The data:
Segment Open
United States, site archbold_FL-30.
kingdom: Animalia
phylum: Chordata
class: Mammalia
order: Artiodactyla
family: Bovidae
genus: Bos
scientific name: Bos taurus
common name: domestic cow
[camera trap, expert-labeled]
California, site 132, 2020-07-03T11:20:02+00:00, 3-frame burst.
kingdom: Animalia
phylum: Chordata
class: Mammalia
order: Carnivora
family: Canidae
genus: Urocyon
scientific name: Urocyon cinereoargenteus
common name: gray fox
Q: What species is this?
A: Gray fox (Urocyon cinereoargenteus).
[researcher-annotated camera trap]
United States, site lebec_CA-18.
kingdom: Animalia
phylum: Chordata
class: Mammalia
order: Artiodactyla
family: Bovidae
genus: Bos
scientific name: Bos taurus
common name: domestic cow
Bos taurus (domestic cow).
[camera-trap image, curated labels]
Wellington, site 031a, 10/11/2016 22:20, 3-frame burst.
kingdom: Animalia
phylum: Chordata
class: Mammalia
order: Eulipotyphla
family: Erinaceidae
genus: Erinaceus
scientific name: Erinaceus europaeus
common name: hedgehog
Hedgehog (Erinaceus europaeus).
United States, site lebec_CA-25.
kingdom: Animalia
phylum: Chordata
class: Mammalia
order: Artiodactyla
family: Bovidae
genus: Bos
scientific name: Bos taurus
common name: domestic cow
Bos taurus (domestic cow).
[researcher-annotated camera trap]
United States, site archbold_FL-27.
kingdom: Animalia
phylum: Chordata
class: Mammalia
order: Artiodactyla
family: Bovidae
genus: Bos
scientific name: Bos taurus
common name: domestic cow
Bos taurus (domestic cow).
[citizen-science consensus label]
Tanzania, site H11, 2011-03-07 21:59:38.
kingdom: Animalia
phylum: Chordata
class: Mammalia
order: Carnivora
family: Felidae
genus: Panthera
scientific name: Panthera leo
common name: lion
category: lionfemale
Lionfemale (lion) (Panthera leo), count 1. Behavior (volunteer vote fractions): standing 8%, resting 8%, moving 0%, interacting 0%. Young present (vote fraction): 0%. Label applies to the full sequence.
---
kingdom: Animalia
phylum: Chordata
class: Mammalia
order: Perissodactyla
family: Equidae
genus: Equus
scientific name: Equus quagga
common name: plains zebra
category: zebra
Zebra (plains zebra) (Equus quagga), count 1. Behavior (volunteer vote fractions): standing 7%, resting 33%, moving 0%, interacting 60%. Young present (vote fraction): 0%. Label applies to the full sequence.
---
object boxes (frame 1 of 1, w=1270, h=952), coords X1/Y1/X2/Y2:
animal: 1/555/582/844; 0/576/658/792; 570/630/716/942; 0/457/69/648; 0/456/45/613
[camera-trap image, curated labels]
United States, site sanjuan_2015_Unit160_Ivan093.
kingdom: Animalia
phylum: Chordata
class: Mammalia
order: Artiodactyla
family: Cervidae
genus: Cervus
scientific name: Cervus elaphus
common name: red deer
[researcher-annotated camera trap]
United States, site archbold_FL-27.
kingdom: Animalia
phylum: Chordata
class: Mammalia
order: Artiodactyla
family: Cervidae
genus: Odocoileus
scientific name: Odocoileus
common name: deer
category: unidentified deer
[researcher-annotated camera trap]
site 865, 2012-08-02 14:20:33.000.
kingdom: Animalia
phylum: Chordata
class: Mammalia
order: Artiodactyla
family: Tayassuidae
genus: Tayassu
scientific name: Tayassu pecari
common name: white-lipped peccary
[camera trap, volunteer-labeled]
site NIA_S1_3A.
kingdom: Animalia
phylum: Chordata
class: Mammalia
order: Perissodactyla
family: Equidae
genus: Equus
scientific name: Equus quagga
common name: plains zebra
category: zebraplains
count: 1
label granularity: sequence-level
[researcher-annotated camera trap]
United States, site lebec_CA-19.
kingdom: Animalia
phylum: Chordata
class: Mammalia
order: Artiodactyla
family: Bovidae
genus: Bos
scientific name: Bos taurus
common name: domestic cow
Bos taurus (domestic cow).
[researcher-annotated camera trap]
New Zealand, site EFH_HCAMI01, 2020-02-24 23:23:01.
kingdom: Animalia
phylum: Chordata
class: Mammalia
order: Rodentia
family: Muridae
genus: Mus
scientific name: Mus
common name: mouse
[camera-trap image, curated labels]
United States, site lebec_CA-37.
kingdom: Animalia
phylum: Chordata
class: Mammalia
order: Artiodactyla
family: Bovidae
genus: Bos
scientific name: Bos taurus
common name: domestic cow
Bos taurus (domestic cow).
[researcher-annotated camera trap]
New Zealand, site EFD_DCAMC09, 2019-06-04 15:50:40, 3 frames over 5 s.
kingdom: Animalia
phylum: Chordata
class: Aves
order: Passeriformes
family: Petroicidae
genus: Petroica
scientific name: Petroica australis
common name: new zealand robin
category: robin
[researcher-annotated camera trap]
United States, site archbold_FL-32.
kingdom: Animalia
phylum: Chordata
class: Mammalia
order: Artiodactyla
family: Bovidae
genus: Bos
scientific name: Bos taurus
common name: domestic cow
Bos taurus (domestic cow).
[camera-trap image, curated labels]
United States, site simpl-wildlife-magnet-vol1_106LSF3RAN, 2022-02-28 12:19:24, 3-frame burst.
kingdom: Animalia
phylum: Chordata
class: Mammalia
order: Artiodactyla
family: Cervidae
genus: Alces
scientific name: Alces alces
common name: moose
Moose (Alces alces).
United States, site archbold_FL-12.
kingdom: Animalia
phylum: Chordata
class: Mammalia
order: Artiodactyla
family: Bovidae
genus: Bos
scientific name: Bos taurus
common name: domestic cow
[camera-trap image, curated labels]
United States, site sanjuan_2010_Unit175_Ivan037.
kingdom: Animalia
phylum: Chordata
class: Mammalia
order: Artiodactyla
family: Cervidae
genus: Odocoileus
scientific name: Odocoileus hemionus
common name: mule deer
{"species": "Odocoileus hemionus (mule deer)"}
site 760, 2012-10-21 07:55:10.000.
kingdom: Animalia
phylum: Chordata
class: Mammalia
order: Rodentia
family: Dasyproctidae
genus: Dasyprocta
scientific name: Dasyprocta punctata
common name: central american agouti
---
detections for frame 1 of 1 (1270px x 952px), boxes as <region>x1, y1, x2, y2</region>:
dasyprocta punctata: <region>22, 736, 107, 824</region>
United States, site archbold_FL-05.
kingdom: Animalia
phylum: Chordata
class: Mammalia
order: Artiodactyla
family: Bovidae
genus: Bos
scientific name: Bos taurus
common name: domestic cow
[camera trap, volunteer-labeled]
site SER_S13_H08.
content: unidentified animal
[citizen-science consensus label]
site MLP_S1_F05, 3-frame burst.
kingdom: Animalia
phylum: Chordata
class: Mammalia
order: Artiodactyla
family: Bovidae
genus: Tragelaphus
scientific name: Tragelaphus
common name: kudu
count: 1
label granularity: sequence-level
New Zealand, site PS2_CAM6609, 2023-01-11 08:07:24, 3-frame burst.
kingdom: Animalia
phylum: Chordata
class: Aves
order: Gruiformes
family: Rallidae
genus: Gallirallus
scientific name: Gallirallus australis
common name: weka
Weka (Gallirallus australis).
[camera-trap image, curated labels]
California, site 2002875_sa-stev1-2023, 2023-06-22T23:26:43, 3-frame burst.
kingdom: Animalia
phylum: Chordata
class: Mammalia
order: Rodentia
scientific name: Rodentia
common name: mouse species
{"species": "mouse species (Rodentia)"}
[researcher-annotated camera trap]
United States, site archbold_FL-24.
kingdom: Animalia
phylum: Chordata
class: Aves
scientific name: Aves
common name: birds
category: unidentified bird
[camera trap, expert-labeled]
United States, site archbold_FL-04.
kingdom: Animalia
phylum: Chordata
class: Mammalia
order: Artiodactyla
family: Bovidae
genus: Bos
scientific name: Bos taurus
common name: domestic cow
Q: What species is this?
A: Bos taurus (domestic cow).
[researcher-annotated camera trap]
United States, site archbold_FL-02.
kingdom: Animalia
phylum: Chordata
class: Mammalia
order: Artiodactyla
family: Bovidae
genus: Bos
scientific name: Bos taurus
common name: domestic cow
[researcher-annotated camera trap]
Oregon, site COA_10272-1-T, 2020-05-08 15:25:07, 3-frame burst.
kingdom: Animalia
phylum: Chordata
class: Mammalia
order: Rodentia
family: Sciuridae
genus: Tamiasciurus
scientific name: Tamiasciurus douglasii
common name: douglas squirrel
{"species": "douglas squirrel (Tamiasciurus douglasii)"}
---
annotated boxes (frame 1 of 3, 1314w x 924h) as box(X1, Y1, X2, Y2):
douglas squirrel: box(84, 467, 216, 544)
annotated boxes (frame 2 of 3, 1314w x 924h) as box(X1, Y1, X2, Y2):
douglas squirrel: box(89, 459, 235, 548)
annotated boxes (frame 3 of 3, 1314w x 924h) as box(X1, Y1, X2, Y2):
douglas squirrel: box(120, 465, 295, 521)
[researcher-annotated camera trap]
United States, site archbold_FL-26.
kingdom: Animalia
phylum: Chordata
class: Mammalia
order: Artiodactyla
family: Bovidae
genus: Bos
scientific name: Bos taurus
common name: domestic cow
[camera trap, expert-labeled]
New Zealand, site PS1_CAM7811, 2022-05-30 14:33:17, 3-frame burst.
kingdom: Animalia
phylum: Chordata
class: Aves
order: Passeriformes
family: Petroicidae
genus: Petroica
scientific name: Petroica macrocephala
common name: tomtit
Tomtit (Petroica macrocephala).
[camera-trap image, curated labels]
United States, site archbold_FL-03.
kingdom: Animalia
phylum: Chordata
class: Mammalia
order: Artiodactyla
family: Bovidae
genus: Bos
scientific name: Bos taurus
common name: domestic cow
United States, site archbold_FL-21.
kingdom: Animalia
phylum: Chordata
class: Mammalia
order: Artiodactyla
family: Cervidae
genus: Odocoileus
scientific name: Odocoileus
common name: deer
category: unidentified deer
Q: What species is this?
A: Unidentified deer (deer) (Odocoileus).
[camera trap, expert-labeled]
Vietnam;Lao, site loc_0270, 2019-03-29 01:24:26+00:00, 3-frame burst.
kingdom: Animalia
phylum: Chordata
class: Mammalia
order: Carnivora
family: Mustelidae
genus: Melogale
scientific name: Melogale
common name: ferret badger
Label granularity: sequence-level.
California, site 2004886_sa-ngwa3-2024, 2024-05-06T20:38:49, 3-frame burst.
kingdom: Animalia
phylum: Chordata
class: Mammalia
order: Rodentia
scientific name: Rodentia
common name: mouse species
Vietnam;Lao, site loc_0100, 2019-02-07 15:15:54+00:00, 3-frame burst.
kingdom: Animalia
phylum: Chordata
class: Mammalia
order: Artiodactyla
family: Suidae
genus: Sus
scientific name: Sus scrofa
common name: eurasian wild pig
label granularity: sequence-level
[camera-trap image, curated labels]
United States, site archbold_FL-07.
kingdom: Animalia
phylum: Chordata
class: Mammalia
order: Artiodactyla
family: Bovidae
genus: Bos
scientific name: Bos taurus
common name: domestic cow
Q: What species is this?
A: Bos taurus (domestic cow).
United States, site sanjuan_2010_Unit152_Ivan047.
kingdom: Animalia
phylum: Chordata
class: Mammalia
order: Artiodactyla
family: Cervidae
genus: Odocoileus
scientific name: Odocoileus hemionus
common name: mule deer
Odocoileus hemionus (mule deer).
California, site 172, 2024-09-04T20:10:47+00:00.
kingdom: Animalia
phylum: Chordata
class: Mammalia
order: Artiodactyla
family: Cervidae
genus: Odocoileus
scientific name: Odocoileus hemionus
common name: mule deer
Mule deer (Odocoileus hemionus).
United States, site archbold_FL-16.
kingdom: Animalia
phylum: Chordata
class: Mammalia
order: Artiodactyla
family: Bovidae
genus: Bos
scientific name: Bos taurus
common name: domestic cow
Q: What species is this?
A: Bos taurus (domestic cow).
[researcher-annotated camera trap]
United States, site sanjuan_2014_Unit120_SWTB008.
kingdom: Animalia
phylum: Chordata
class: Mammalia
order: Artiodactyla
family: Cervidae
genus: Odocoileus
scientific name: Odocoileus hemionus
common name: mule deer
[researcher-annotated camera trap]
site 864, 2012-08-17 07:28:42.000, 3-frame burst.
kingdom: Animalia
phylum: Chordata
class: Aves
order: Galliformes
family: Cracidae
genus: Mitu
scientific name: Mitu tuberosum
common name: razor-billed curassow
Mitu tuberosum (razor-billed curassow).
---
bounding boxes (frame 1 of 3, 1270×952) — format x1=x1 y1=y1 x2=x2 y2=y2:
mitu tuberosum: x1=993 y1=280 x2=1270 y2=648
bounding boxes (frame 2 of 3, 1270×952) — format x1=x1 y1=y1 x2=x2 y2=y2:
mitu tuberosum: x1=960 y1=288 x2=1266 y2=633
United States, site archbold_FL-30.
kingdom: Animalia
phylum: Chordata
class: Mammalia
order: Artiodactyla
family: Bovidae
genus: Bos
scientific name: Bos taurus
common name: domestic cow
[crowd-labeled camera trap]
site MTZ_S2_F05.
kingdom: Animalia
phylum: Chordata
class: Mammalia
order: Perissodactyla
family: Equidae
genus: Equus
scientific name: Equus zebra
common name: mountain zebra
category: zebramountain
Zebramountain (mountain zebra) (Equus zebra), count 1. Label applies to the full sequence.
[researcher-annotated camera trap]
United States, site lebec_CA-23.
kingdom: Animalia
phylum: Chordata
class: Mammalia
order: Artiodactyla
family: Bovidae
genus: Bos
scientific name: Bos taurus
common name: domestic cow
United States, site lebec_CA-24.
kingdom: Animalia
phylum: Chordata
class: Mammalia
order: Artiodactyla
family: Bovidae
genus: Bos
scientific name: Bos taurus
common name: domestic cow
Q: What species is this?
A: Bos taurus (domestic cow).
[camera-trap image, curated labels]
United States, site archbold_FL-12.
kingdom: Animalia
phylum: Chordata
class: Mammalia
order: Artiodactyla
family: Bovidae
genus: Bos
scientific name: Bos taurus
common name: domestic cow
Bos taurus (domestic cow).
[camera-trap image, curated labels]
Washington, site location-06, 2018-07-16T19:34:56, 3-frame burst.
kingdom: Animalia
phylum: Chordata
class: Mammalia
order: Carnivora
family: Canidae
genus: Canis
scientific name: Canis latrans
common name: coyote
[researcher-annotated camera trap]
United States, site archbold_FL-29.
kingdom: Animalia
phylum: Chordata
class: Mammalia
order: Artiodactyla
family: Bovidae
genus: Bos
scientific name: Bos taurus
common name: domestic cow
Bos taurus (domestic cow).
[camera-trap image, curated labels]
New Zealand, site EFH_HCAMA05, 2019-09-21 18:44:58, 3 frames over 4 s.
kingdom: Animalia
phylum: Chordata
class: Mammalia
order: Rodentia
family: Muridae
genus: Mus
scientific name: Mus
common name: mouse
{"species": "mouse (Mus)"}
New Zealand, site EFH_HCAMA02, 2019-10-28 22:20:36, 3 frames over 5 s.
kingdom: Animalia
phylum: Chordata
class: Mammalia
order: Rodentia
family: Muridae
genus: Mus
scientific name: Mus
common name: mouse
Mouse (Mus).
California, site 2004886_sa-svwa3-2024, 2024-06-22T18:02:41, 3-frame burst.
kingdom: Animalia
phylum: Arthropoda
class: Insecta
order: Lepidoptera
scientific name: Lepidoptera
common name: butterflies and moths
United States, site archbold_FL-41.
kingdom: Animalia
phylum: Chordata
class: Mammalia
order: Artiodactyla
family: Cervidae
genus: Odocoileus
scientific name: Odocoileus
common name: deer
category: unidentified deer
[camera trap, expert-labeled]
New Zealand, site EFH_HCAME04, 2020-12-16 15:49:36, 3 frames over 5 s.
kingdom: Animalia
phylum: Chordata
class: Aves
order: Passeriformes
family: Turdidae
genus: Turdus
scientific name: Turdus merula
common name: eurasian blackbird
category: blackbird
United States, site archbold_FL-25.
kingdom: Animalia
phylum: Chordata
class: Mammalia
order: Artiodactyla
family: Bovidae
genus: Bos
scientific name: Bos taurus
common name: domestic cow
Segment Closed
Your task: Output the first line of the entries above and every line after it, exactly as written, ending with the line that contains "common name: gray fox".

Response to this task:
United States, site archbold_FL-30.
kingdom: Animalia
phylum: Chordata
class: Mammalia
order: Artiodactyla
family: Bovidae
genus: Bos
scientific name: Bos taurus
common name: domestic cow
[camera trap, expert-labeled]
California, site 132, 2020-07-03T11:20:02+00:00, 3-frame burst.
kingdom: Animalia
phylum: Chordata
class: Mammalia
order: Carnivora
family: Canidae
genus: Urocyon
scientific name: Urocyon cinereoargenteus
common name: gray fox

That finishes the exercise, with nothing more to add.